***** Data in this exercise *****
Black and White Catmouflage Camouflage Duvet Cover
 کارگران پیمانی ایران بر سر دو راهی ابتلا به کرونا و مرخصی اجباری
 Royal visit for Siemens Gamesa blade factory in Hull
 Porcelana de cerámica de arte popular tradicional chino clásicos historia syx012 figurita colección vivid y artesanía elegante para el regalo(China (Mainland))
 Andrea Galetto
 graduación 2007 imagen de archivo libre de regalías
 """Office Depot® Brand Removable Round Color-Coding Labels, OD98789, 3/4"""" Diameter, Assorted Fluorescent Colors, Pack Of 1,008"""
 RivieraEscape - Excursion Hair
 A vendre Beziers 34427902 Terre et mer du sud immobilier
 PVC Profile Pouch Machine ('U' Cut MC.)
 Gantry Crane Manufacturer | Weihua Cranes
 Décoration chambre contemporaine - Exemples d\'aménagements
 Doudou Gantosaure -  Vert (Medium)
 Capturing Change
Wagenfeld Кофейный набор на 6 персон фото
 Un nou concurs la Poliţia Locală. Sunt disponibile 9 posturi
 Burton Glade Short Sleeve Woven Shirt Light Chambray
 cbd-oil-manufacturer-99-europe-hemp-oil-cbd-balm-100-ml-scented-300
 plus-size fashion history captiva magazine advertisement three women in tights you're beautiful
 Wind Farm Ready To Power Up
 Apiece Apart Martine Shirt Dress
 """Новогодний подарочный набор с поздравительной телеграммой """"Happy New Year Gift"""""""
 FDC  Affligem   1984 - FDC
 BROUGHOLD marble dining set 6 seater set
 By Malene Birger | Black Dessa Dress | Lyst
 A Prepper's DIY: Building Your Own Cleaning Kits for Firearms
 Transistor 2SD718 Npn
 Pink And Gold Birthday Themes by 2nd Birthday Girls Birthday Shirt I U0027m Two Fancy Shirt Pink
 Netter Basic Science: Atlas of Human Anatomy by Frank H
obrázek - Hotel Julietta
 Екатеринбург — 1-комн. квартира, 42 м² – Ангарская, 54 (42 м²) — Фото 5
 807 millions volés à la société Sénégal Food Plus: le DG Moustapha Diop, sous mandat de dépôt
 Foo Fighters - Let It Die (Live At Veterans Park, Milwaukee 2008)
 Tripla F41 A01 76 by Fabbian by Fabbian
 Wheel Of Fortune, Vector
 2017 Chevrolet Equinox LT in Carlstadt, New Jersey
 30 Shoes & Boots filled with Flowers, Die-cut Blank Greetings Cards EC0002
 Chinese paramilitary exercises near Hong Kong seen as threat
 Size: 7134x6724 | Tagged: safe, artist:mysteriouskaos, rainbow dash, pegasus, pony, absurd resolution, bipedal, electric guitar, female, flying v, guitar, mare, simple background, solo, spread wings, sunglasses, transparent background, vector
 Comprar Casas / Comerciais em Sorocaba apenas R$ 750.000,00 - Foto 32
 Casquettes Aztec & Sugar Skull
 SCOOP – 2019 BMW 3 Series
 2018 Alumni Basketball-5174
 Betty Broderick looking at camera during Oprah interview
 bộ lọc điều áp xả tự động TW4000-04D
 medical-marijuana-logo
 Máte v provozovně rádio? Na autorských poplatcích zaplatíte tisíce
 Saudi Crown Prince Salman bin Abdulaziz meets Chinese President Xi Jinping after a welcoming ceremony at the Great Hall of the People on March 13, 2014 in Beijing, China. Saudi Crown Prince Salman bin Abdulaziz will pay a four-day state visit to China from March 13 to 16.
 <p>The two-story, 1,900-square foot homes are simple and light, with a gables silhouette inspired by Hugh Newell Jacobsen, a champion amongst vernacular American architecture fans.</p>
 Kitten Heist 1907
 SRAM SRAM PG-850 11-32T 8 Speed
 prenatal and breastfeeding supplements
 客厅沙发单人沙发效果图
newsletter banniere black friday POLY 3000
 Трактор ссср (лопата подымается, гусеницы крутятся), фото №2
*****
Try it:
Would you please give the number of lines in the data above that contain the string "Shirt"? Reply with that number only.

Task output:
3